When Steve is not vetting commercial real estate syndications in the evenings, he is stomping out eye diseases and improving vision during the day as an ophthalmologist. He enjoys playing in his tennis and pickleball leagues and rooting for his Buckeyes and Steelers football teams. In the past several years, he took up running and has completed three full marathons, including the New York City Marathon. He is always on a quest to find great pizza, BBQ brisket, and bourbon. He enjoys traveling with his wife and their three adult kids. They usually go on a medical mission trip once a year to southern Mexico to provide eye surgeries and glasses to the residents.
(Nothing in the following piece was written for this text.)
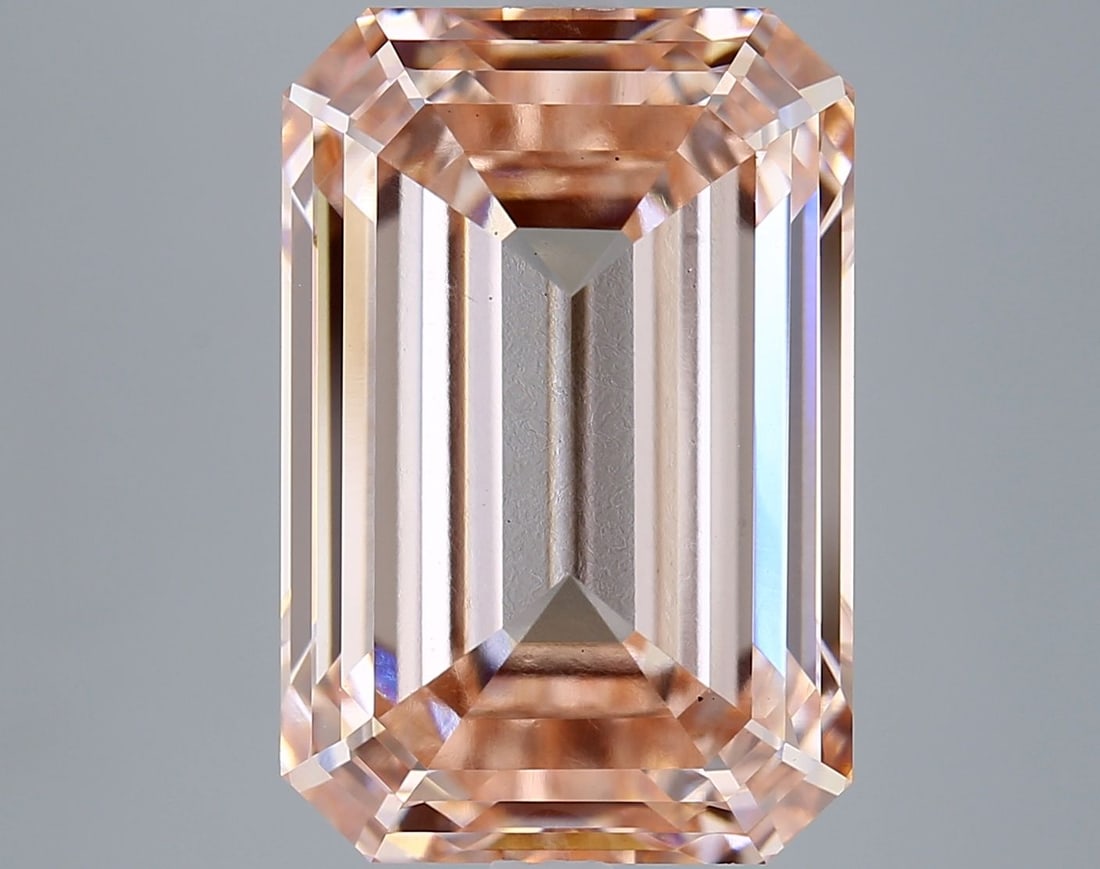 Loose Diamond - EMERALD 10.03ct Fancy Intense Pink VS1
Steve has enjoyed being a part of Left Field Investors to help others learn about the merits of passive, real asset investments.

Sean Donnelly

Chief Culture Officer, Founder

Sean holds a W2 job in the finance sector and began his real estate investing journey shortly after earning his MBA. Unfortunately, it could not have begun at a worse time … anyone remember 2007 … but even the recession provided worthy lessons. Sean stayed in the game continuing to find his place, progressing from flipping to owning single and multi-family rentals to now funding opportunities through syndications. While Sean is still heavily invested in the equities market and holds a small portfolio of rentals, he strongly believes passive investing is the best way to offset the cyclical nature of traditional investment vehicles as well as avoid the headaches of direct property ownership. Through consistent cash flow, long term yield and available tax benefits, the diversification offered with passive investing brings a welcomed balance to an otherwise turbulent investing scheme. What Sean likes most about the syndication space is that the investment opportunities are not “one size fits all” and the community of investors genuinely want to help.
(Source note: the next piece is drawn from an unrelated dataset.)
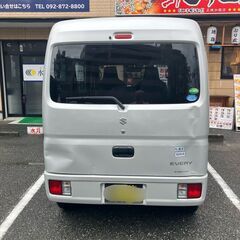【お値下げ】納車は8月下旬予定 2018年製 SUZUKI スズキ エブリー 軽バン ガソリン車 オートマ車 車検6ヶ月残 の画像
He earned a B.S. in Finance from Iowa State University in 1995 and a MBA from Otterbein University in 2007. Sean has lived in eight states but has called Ohio home for the last 20+.  When not attending his children’s various school/sporting events, Sean can be found running, golfing, shooting or fly-fishing.

Patrick Wills

Chief Information Officer, Advisory Partner

An active real estate investor since 2017, Patrick Wills’ investing journey began like many others – after reading the “purple book” by Robert Kiyosaki. Patrick started with single family rentals, and while they performed well, he quickly realized their inability to scale efficiently while remaining passive. He discovered syndications via podcasts and local meetups and never looked back. He joined Left Field Investors in 2022 as a member and has quickly become an integral part of the team as Vice President of Technology.

An I.T. Systems Engineer by trade, he experienced the limitations of traditional Wall Street investing firsthand in his career and knew there had to be a better way to truly have financial freedom.

Unfortunately, that better way is inaccessible to those who need it most. His mission is to make alternative investments accessible to everyone who seeks to take control of their financial future and to pursue their passions in life.